Two features have a perfect positive correlation if r = 1, no correlation if r = 0 , and a perfect negative correlation if r=1, respectively.
According to this map, we can attempt to rank features according to their inter-correlations as follows:
Tier 1: "Grocery" and "Detergents_Paper" are highly correlated ... r=0.92 "Grocery" and "Milk" are highly correlated ............... r=0.73 "Milk" and "Detergents_Paper" are moderately correlated .. r=0.66
Tier 2: "Milk" and "Delicatessen" are weakly-to-moderately correlated .... r=0.41 "Delicatessen" and "Frozen" are weakly-to-moderately correlated .. r=0.39 "Frozen" and "Fresh" are weakly-to-moderately correlated ......... r=0.35
The remaining feature pairings are either weakly correlated or nearly uncorrelated.

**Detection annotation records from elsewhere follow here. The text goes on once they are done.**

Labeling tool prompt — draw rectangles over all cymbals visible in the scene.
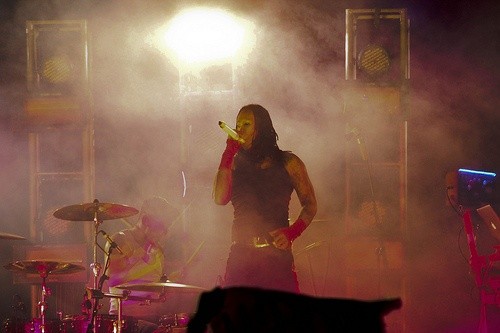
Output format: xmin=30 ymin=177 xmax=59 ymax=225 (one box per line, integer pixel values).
xmin=0 ymin=231 xmax=26 ymax=242
xmin=7 ymin=258 xmax=85 ymax=275
xmin=118 ymin=282 xmax=207 ymax=293
xmin=53 ymin=201 xmax=138 ymax=223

Regarding our previous expectations about feature relevance, we can see that "Grocery" and "Detergents_Paper" are amongst the most hihgly correlated features. This confirms our suspicions of their linear dependence on other features according to R2 scores discussed in question 2. Observe that "Frozen" and "Milk" were weakly correlated to other features, which indeed confirms our previous suspicions that these are important features to consider.